Future of manufacturing in a digitally changing world
The digital revolution within the manufacturing industry is going beyond operations
Emerging digital technologies are transforming the world of manufacturing, enabling more efficient processes and creating new value for industry, society and the environment. Manufacturing remains a critical force in both advanced and developing economies. But the sector has changed, bringing new opportunities and challenges to business leaders and policy makers.
Like every other industry, digital revolution is now breaching the walls of manufacturing as it continues to disrupt media, finance, consumer products, healthcare, and other sectors. Finally, manufacturers are moving to a digital world. Manufacturing companies are using technology to move from mass production to customised production, and it’s happening at a rapid pace. The fourth industrial revolution is currently witnessing every other factory thriving to have real-time data to achieve closed-loop operations, monetisation of assets, faster time-to-market and reducing incidents through monitoring and safety controls.
Digital technologies are changing people’s lives, enabling the ongoing digitalisation of business and driving organisations to continually refresh their business models. In this long march to digitalisation, technology is amplifying continuous change at an ever-increasing velocity. Factories are shifting to a future-focused approach by adapting digital technologies to integrate machines, sensors and robotics systems to transform its operations towards more efficiency and scalability.
The digital revolution within the manufacturing industry is going beyond operations to the entire lifecycle of production assets right from Design, Make, Manage and Service of the products. Technologies like 3D printing are helping manufacturers create design and prototype of physical parts during the design phase of the product life cycle, which hugely saves time-to-market and avoids wastage. This technology has evolved in the last decade and now commonly used across all stages in the industry.
• New tech for better impact
Manufacturing technology is not what it used to be a decade ago. Companies can now improve customer experience and enhance growth opportunities by leveraging more modern technologies to respond to changing market dynamics in a timely and appropriate manner. In order to stay competitive, effectively manage complex manufacturing scenarios, and to meet growing business demands, Factories of the Future need to implement digital technologies like Digital Twins, Augmented / Virtual Reality (AR/VR), IOT Platform, and Artificial Intelligence & Machine Learning. These solutions enable management to take data-driven decisions, provides shop floor to top floor visibility, predictive analytics on maintenance and in-process Quality, Paperless automation, Vendor- managed inventory, and effectively utilise experienced talents by de-skilling using AR/VR solutions. In addition to cutting the costs, these technologies create speed, precision, efficiency and flexibility for manufacturing companies.
Seamless integration of systems right from PLM, ERP, MES, IoT Platform to Analytics solutions is one of the critical success factors for a successful digital Transformation of a Factory for the Future along with upskilling and cross-skilling of the existing workforce to use these digital solutions effectively.
• The rise of reskilling
The fourth industrial revolution that we are currently witnessing is being defined as the new age of automation, driven by unprecedented technological advances. As technology permeates through various industries, we are confident that the symbiosis of skills and innovation will be well absorbed across industries. Bringing these future jobs to life can help business leaders, workers, educators, and policymakers shape their vision and spark conversations around what needs to change to make this happen. The workplace as we know is being rapidly reshaped by multiple game changing trends which are having a significant impact on business growth and access to skilled talent. The scenario for jobs and skills of the future continues to evolve, and the industry should ensure that the focus for talent remains an imperative.
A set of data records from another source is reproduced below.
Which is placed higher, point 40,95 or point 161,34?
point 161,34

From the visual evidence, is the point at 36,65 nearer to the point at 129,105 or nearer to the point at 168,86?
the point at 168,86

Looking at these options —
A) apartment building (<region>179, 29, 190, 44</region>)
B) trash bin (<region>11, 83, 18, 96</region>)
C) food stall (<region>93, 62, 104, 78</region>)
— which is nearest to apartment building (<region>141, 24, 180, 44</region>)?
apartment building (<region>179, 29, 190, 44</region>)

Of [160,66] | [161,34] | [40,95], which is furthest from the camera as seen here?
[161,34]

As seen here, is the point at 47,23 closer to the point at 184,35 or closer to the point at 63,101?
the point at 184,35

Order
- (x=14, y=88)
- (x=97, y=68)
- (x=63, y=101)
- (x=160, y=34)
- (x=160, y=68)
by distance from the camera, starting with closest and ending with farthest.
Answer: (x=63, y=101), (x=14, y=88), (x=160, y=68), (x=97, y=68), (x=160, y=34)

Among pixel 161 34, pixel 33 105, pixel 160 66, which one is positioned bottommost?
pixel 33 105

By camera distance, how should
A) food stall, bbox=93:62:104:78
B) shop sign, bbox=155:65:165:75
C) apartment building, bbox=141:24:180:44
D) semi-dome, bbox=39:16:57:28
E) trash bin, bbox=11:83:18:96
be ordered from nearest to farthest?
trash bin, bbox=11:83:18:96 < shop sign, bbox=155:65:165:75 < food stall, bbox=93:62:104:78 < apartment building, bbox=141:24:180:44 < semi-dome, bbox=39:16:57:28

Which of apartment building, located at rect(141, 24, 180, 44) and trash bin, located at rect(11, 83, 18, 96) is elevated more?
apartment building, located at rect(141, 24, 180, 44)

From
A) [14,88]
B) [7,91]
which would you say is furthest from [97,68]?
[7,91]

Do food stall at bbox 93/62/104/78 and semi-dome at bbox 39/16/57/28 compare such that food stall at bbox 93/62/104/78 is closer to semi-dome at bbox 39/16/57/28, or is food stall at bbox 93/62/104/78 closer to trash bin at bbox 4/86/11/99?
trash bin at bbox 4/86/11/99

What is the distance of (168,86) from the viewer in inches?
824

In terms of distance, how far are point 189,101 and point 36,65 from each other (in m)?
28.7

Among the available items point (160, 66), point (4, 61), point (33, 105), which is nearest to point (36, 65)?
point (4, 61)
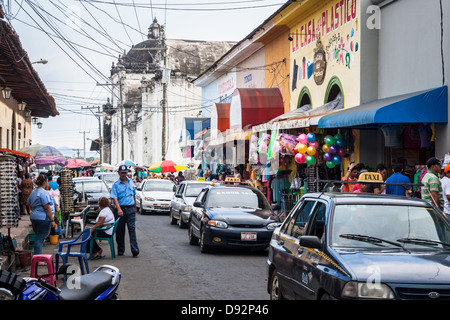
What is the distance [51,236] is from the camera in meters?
16.5

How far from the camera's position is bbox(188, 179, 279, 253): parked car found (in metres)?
14.0

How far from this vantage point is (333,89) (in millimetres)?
20578

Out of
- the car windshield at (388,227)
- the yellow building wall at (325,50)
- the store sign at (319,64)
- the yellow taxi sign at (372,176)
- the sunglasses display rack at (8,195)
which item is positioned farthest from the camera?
the store sign at (319,64)

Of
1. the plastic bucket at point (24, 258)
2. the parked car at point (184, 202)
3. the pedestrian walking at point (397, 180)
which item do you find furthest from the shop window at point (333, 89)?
the plastic bucket at point (24, 258)

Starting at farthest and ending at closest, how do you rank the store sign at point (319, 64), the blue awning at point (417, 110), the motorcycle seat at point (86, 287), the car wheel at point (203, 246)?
the store sign at point (319, 64)
the car wheel at point (203, 246)
the blue awning at point (417, 110)
the motorcycle seat at point (86, 287)

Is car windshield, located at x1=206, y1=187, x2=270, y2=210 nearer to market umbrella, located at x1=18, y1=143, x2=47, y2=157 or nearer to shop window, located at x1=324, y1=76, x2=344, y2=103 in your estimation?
shop window, located at x1=324, y1=76, x2=344, y2=103

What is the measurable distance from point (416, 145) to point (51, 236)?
954 cm

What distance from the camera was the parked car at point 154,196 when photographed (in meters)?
28.0

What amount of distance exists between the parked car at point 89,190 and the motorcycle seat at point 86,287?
15.4 meters

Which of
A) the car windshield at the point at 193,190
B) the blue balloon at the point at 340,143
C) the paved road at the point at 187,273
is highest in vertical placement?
the blue balloon at the point at 340,143

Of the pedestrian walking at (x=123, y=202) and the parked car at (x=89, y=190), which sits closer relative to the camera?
the pedestrian walking at (x=123, y=202)

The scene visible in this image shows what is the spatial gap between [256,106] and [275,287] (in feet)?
59.1

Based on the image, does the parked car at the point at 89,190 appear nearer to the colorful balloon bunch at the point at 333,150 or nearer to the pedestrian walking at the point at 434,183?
the colorful balloon bunch at the point at 333,150

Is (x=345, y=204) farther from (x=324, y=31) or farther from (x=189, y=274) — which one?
(x=324, y=31)
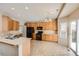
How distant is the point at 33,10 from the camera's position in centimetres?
240

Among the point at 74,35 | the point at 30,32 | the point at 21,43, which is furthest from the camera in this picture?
the point at 74,35

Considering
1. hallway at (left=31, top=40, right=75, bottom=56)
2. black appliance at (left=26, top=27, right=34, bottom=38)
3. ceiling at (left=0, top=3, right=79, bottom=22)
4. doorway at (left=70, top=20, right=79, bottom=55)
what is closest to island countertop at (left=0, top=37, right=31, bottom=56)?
black appliance at (left=26, top=27, right=34, bottom=38)

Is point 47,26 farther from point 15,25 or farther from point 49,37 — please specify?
point 15,25

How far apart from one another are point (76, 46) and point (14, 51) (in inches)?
74.1

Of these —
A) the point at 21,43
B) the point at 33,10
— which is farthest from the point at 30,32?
the point at 33,10

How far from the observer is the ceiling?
2.21 meters

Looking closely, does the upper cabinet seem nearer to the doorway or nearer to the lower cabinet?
the lower cabinet

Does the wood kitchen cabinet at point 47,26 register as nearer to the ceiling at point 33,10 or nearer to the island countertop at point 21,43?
the ceiling at point 33,10

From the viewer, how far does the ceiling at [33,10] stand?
221 cm

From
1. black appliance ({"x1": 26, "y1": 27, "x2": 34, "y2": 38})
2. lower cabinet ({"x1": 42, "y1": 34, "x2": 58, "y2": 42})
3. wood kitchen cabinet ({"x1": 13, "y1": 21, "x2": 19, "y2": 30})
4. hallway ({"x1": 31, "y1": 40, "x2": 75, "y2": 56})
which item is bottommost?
hallway ({"x1": 31, "y1": 40, "x2": 75, "y2": 56})

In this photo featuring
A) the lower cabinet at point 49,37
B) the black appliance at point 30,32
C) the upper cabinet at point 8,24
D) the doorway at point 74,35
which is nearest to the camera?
the upper cabinet at point 8,24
• Unlocking India’s potential
Manufacturing has emerged as one of the high growth sectors in India. The Government had launched the ‘Make in India’ program to place India on the world map as a manufacturing hub and give global recognition to the Indian economy. If India is serious about maintaining its industrial growth trajectory over a long term, then the nation's manufacturing firms need to focus on developing capabilities in innovation.
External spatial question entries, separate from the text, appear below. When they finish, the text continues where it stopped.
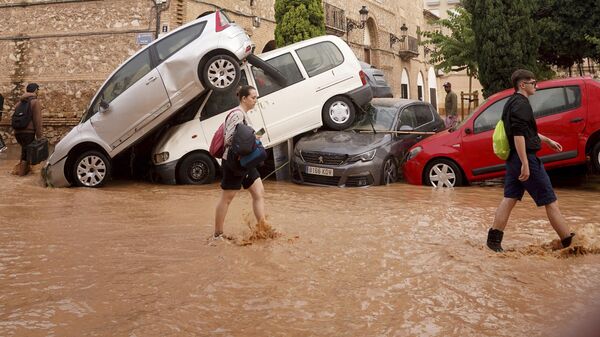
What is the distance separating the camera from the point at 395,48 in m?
31.3

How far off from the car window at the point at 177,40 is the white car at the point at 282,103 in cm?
98

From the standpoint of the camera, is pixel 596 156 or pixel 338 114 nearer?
pixel 596 156

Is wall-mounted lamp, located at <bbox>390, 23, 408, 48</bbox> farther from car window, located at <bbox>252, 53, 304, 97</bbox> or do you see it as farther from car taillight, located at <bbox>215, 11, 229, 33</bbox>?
car taillight, located at <bbox>215, 11, 229, 33</bbox>

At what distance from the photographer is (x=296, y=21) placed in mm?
16922

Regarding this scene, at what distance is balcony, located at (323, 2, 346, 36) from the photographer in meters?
23.5

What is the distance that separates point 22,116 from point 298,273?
27.6ft

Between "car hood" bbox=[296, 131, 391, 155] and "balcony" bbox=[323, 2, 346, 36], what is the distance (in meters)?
13.9

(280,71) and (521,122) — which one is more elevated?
(280,71)

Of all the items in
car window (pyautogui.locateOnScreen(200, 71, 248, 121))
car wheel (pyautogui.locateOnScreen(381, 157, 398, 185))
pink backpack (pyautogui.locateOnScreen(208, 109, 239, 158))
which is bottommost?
car wheel (pyautogui.locateOnScreen(381, 157, 398, 185))

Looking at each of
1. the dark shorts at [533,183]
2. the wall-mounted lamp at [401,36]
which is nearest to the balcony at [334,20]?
the wall-mounted lamp at [401,36]

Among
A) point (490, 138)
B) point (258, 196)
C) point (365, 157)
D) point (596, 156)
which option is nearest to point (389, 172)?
point (365, 157)

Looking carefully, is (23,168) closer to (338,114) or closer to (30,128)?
(30,128)

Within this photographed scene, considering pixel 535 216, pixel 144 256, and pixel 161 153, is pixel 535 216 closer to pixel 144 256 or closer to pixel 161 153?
pixel 144 256

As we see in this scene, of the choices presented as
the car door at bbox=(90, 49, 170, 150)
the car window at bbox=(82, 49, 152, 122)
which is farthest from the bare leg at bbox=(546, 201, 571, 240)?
the car window at bbox=(82, 49, 152, 122)
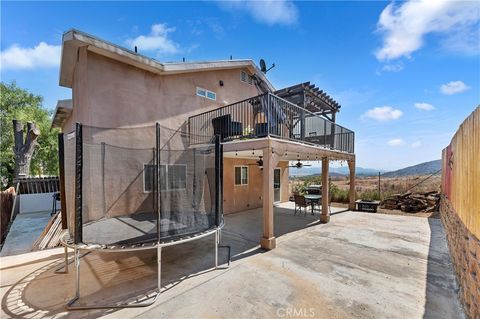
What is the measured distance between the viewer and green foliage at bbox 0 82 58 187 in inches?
595

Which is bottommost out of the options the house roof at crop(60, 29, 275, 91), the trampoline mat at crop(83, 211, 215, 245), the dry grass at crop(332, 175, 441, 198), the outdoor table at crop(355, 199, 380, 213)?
the outdoor table at crop(355, 199, 380, 213)

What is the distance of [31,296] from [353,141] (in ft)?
38.4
India is fast emerging as the Engineering and Design hub for various vertical domains of Automobiles, Aerospace, Consumer electronics, Machinery, Semiconductor, Telecom, Construction, Industrial automation, Medical devices, Energy and Computing. It is home to over 1100+ companies, who provide scalable and domain rich talent pool and offer cutting-edge solutions; reducing the cycle time for new product creation, design agility, after market capabilities.
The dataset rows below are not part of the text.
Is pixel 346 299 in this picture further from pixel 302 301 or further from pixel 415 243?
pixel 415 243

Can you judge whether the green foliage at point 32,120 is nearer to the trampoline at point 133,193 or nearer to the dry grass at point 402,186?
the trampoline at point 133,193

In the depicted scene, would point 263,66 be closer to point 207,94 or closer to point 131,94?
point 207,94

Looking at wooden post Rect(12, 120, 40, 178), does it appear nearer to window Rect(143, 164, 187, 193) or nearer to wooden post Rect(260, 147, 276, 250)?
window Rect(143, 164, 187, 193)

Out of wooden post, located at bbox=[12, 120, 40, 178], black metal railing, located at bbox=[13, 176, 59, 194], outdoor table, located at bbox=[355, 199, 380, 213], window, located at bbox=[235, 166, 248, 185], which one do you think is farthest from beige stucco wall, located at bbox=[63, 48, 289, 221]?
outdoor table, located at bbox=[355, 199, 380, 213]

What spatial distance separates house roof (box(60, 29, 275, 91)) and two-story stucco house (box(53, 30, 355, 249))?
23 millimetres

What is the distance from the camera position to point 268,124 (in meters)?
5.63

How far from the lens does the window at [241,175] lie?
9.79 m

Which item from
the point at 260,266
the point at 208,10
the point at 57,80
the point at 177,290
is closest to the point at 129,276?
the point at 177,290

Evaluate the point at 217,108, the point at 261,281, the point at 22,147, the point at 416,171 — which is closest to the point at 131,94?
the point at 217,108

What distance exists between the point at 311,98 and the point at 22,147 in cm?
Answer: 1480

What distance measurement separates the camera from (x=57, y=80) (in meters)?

Industry 4.0 is the current trend of Automation and Data Exchange in Manufacturing Technologies. It includes Cyber-Physical Systems, the IOT, AR/VR, Additive Manufacturing, Cyber Security and many other related aspects. The manufacturing and logistics sectors are on the front end of a massive disruption. From AI, 3D printing and robotics to drones, self-driving trucks and IoT, technology is upending these industries. The Industry and the Government must focus on addressing the challenges ranging from inadequate infrastructure, domestic supply chain and logistics, and quality power, to the high cost of doing business and limited design capabilities, R&D efforts and skilled resources.